While the number of sequels with “Last” or “Final” in the title which have actually turned out to be the last one are suspiciously few so don’t take “Insidious: The Last Key” at its word.
Franchise writer Leigh Whannell has set up things to allow for (audience willing) innumerable additional stories, though this marginally recommended effort doesn’t offer anything particularly new for the series, creatively-speaking.
The fourth (!) entry in the haunted-house franchise is another prequel, like 3 was, set after 3 but before 1 and 2, and focused on Elise Rainier (the returning Lin Shaye), the AARP-card holding psychic ghost-hunter who has emerged as the series’ improbable protagonist.
Aided by her comic-relief technical assistants, goofballs Specs (Whannell) and Tucker (Angus Sampson), Elise is the one that the main characters in previous films have called for help with their house-demons, but now we learn Elise’s own backstory.
A prologue depicting Elise’s childhood shows she’s always had “the gift” for communicating with spirits, which her mother (Tessa Ferrer) tried to foster and her prison-guard father (Josh Stewart) tried to beat out of her.
In the present (well, sort of, the 2010 present), Elise is rattled when she’s contacted by someone seeking her services who now lives in the very house she grew up in, still haunted after all these years.
The current resident, Ted Garza (Kirk Acevedo), reports the usual creepy noises, weird sightings, and such, and Elise, still bearing the physical and emotional scars of what happened to her and her family there, determines to get to the bottom of it — once and for all.
Tropes now familiar to “Insidious” fans appear again, including the mysterious coma that is actually an astral projection into a realm called the Further.
This installment also has an undercurrent of feminine outrage, with women standing up to the men (living and dead) who mistreat them, although this never quite gels into a fully developed theme. The plot doesn’t have any twists that you haven’t seen before, but it’s just unpredictable enough to keep things mildly interesting, and director Adam Robitel manages to achieve at least a few good, quick scares without any cheap tricks, so that’s something.

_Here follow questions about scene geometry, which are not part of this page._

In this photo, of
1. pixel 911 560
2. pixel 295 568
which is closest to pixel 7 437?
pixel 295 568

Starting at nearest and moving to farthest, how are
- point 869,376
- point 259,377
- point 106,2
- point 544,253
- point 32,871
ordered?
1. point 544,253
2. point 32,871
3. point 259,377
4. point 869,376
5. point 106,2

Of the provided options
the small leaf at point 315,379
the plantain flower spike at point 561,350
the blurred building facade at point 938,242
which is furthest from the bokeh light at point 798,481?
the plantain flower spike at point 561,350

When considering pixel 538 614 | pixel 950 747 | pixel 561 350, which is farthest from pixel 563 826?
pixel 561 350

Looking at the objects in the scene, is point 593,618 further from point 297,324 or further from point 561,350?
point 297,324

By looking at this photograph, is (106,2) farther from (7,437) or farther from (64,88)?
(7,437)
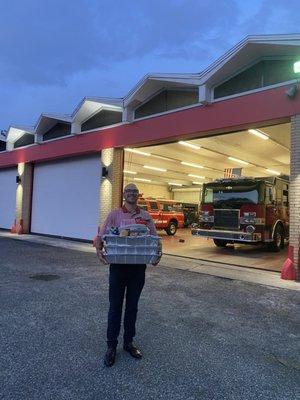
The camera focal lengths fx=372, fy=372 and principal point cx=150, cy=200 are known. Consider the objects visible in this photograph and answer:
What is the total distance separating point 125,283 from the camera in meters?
4.00

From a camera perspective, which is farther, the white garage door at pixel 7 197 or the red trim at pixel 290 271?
the white garage door at pixel 7 197

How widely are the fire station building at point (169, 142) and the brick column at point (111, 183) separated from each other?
0.04 m

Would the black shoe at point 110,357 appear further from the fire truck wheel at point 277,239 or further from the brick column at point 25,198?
the brick column at point 25,198

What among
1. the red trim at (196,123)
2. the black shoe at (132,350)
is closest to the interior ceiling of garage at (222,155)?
the red trim at (196,123)

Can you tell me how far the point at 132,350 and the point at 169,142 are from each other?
9.45 meters

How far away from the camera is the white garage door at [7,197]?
69.0 feet

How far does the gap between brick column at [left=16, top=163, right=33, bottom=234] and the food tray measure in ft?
54.4

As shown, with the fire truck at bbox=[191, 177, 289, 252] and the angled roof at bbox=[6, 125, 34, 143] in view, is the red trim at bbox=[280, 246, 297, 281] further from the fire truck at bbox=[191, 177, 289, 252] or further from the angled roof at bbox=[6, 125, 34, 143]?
the angled roof at bbox=[6, 125, 34, 143]

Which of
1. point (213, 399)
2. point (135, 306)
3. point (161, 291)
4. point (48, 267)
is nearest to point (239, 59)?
point (161, 291)

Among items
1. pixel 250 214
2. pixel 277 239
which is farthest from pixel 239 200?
pixel 277 239

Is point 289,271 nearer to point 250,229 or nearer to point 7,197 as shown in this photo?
point 250,229

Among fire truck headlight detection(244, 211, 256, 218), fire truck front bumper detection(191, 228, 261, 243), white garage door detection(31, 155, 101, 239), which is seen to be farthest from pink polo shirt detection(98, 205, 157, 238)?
white garage door detection(31, 155, 101, 239)

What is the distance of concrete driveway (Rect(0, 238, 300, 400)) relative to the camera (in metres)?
3.41

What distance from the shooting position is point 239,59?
1017cm
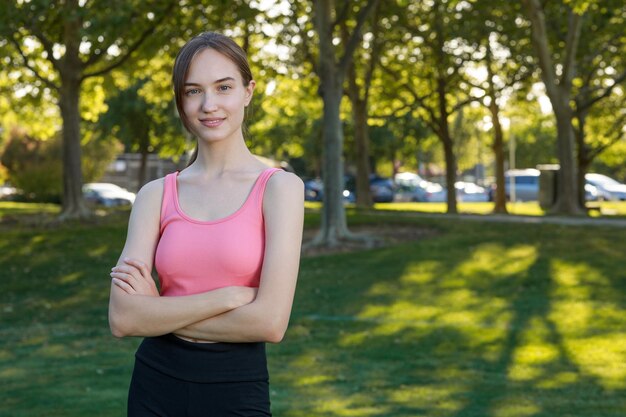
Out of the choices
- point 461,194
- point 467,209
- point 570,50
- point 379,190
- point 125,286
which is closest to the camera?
point 125,286

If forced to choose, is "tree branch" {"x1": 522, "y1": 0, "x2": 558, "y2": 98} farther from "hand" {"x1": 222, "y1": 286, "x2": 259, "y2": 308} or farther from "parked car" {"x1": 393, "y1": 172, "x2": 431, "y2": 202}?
"parked car" {"x1": 393, "y1": 172, "x2": 431, "y2": 202}

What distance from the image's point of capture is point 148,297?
10.7ft

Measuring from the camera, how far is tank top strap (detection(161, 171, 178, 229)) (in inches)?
128

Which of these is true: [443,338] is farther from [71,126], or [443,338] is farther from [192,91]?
[71,126]

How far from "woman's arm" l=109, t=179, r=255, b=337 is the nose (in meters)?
0.26

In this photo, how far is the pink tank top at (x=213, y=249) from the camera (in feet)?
10.2

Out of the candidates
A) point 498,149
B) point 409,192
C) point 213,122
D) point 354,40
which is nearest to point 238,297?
point 213,122

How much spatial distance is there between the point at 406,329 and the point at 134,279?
1110 cm

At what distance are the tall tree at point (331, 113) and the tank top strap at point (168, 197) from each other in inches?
720

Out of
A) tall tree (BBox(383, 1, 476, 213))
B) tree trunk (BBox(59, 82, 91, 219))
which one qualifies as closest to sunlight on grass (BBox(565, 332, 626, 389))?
tree trunk (BBox(59, 82, 91, 219))

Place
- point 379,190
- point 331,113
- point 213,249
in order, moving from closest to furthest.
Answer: point 213,249 → point 331,113 → point 379,190

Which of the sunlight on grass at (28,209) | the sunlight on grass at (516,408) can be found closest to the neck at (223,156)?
the sunlight on grass at (516,408)

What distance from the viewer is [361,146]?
37062 mm

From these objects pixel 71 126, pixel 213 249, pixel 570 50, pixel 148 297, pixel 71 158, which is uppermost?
pixel 570 50
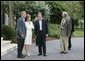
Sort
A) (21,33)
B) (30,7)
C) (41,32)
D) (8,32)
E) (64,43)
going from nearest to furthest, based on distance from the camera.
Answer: (21,33)
(41,32)
(64,43)
(8,32)
(30,7)

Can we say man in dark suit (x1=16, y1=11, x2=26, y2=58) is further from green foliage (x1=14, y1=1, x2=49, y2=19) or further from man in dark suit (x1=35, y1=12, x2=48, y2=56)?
green foliage (x1=14, y1=1, x2=49, y2=19)

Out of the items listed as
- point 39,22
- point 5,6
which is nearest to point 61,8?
point 5,6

While this isn’t exactly an enthusiastic endorsement, it’s hardly a warning to pass on this one either. What elevates “Insidious: The Last Key” is veteran actress Lin Shaye, who has more than 100 film credits to her name in a career spanning more than 40 years, finally playing the top-billed main character.
Shaye is fully committed to portraying Elise’s pain, remorse, and strength with sincerity, and her performance is more tragic heroine than B-movie scream queen. She seem to be enjoying herself, which helps sell the movie that many have seen, in one form or another, before.
“Insidious: The Last Key” is rated PG-13 for a bit of profanity, a little violence and general, PG-13 spookiness and unsettling imagery. “Insidious: The Last Key” is playing local at the Claremore Cinema 8.